Marais, a value-style investor whose equity fund has a significant stake in Fairfax, says: "Most big advances in the digital space have come from new companies, not the incumbents. The future is unlikely to be different.

"As a shareholder, I would rather boards focus on running their corporations efficiently, play to their corporate strengths and return more cash to shareholders. We’ll be much more efficient at investing money in digital start-ups than they are likely to be."

Bob Hayward, chief technology and innovation officer of CSC Australia and Asia, believes advances such as 3D printing mean few, if any, industries are immune from digital disruption.

Hayward looks beyond the obvious, and points out that even manufacturing and logistics companies could be disrupted in the future.

3D printing is at present the domain of early adopters such as the international space program, aircraft companies, academics and hobbyists, but advances have been rapid.

Already, aircraft components, bits and pieces for the international space station, prosthetics and a fully functional gun can be designed in one place and "printed" close to where they are needed.

"Everything can be digitised. It really brings digital disruption to industries that might have thought they were immune," says Hayward. And that includes manufacturing, which features in the second-safest area of the Deloitte disruption map.

"Every board meeting should have a section on technology and innovation. And, at least once a year, there needs to be a full-day board session on the competitive landscape," says Haywood.
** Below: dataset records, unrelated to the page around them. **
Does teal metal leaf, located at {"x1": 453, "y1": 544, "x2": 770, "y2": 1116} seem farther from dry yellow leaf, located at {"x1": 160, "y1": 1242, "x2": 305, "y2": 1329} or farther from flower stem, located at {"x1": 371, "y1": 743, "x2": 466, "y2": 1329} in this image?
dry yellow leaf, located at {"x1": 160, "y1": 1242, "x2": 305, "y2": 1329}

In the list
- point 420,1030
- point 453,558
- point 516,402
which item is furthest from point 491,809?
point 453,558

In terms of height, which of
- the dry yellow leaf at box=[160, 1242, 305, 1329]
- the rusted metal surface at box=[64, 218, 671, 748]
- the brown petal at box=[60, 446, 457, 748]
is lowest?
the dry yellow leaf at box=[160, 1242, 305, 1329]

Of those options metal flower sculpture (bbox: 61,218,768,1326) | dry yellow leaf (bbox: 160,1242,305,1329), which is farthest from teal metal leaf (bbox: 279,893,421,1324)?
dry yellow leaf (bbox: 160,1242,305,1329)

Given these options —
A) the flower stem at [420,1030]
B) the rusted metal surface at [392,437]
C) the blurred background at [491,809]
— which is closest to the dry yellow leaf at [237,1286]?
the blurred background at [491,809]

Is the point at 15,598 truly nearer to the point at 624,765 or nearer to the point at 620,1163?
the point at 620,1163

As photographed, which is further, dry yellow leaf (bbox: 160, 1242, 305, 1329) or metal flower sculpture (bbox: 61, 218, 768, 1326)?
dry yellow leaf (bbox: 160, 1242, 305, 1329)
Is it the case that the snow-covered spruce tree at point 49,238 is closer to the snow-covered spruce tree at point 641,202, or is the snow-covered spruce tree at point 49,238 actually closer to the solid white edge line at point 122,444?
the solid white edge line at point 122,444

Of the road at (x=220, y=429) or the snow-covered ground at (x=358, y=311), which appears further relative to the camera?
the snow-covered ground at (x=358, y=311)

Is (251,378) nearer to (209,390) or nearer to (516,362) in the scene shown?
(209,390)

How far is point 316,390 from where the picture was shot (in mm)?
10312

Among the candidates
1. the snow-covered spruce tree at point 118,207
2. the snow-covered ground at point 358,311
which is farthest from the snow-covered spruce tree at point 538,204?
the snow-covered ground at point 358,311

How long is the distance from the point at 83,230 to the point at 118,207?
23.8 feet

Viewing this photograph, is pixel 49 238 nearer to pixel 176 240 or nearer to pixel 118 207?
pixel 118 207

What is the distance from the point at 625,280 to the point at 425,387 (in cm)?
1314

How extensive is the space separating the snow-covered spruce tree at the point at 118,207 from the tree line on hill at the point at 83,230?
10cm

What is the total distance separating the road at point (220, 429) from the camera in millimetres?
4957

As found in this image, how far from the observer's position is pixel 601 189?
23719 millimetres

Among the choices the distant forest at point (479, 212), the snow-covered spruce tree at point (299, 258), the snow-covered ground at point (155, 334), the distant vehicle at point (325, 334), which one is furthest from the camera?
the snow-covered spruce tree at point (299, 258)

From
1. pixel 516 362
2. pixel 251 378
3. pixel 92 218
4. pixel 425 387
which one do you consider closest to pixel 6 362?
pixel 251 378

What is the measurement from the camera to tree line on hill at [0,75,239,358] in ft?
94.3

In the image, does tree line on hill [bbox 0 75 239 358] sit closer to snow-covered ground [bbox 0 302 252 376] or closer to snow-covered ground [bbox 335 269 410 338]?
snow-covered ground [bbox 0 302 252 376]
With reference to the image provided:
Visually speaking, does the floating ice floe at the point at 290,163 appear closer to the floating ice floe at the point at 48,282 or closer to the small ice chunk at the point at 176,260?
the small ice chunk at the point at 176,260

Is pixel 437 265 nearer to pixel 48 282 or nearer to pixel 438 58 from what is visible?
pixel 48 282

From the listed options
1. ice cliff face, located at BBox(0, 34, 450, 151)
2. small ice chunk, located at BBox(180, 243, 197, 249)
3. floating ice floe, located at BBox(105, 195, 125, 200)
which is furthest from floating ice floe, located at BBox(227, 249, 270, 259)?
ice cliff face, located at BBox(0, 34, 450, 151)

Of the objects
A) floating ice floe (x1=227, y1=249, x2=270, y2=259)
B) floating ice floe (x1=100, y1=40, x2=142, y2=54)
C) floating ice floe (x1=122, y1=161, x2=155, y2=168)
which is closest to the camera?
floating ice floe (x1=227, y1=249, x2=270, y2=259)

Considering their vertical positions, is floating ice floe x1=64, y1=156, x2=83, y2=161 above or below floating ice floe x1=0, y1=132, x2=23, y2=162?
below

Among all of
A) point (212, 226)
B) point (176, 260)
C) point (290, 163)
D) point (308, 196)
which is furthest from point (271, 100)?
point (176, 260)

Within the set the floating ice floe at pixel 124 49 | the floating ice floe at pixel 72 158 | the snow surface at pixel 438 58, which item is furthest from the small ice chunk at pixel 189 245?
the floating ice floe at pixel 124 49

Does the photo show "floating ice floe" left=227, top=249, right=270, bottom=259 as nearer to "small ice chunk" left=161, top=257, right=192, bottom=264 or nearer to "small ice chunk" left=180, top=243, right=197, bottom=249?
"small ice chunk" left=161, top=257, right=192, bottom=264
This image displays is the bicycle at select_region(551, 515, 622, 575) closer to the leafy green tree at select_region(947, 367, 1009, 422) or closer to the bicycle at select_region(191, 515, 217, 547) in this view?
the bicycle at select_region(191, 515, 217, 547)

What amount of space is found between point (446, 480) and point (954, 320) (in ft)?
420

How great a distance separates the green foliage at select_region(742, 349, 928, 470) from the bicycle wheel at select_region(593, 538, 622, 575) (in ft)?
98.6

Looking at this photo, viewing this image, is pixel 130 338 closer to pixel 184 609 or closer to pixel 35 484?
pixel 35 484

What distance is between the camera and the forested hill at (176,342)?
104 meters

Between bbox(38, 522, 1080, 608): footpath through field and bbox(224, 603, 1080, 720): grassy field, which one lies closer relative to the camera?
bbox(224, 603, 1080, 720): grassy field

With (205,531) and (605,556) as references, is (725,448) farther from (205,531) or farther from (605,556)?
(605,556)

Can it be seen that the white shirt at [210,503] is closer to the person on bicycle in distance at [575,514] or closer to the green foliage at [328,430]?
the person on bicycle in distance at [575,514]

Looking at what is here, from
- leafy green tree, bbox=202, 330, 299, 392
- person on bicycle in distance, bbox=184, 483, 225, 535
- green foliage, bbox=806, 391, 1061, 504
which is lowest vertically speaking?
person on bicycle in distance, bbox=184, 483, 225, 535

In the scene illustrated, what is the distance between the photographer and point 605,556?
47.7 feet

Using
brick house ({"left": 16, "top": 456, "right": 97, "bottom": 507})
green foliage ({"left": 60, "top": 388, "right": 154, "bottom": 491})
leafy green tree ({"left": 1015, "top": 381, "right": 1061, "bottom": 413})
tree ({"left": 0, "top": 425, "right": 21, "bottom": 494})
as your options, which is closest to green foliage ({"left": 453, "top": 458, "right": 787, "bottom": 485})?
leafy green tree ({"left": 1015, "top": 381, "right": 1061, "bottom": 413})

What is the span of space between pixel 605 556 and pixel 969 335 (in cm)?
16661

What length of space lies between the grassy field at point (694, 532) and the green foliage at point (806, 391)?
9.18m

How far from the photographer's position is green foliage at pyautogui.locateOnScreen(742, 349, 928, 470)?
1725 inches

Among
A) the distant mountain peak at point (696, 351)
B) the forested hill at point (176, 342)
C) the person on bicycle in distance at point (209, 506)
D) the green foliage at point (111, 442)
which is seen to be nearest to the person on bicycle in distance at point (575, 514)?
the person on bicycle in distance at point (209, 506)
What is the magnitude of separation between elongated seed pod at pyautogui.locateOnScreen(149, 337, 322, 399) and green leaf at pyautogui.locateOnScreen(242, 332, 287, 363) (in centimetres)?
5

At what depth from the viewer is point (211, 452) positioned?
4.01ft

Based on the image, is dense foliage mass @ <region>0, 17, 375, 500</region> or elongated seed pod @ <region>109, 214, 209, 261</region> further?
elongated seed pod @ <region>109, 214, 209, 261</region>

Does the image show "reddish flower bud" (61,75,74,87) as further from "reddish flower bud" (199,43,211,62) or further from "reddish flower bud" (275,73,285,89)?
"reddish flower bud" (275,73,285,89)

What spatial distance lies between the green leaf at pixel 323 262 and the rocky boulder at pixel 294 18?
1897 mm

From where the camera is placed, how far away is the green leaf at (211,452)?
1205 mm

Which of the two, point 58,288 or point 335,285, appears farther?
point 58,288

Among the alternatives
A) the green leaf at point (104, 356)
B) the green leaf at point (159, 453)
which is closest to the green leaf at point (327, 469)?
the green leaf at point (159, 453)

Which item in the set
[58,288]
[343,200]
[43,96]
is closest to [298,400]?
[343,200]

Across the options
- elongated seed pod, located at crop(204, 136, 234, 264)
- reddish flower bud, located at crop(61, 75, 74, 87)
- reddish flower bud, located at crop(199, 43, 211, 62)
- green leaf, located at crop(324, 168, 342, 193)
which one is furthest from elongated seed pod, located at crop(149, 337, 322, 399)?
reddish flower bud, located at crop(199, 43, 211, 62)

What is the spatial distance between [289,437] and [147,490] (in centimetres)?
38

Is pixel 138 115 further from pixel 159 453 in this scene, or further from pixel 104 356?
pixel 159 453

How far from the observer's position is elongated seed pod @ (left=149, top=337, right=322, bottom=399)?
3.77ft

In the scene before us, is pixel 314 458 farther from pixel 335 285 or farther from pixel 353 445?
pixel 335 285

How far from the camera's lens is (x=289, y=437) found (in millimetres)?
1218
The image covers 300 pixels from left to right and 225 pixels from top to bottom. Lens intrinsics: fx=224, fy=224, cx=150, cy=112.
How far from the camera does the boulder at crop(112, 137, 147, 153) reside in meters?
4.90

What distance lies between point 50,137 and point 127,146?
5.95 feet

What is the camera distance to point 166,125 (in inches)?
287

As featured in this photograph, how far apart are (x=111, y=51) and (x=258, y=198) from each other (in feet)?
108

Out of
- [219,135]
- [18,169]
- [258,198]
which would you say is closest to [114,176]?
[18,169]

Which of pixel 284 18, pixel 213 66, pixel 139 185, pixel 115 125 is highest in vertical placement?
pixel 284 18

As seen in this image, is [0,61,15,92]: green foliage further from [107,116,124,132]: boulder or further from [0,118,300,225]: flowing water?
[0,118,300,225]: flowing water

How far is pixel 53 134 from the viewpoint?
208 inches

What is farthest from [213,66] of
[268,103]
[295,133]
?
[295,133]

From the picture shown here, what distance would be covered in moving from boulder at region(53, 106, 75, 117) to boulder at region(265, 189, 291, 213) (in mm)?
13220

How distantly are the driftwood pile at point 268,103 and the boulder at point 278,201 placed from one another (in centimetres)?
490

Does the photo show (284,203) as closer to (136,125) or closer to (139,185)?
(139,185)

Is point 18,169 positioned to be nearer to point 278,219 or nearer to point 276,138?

"Boards should be looking at technology governance and technology literacy. They need to understand how technology decisions are made within their business and who makes them.

"What happens when someone brings a great new idea? Does it get buried? Does it get listened to? Does it get funded? Or does it just get lost?"

Mar2013_Creative

Five attributes needed to win

Virtually every sector of the economy can expect to face changes rivalling those of the industrial revolution as they come to terms with rapid digital transformation.

This is the view of a new report, titled Taking Leadership in a Digital Economy, which notes: "Allocating resources effectively requires good timing, which is difficult in fast-changing markets. Due to the digital transformation of the economy, the changes facing large corporations play out over many years, so they are beyond typical planning cycles and most CEO tenures. One thing is for certain, though, being too late is more costly than being too early."

The report, co-authored by Telstra Corporation and Deloitte, says organisations set to win in the digital economy share five characteristics:

  • They invest in new capabilities over old business models.
  • They treasure their customer relationships.
  • They have become fast and agile.
  • They know their true competitors.
  • They invest in talent.

The report adds that all too often industry incumbents forget to look beyond their traditional boundaries and thus stand to miss the most important competition of all, that of substitutes.

"Many substitutes are free or come at much lower cost to customers than traditional products, and they tend to be written off by incumbents as ‘unsustainable’," notes the report.

"In the digital economy, past competitors may also become future partners, and current customers may become future competitors, as traditional value chains that were held together by physical limitations dissolve and new, networked-based competition forms."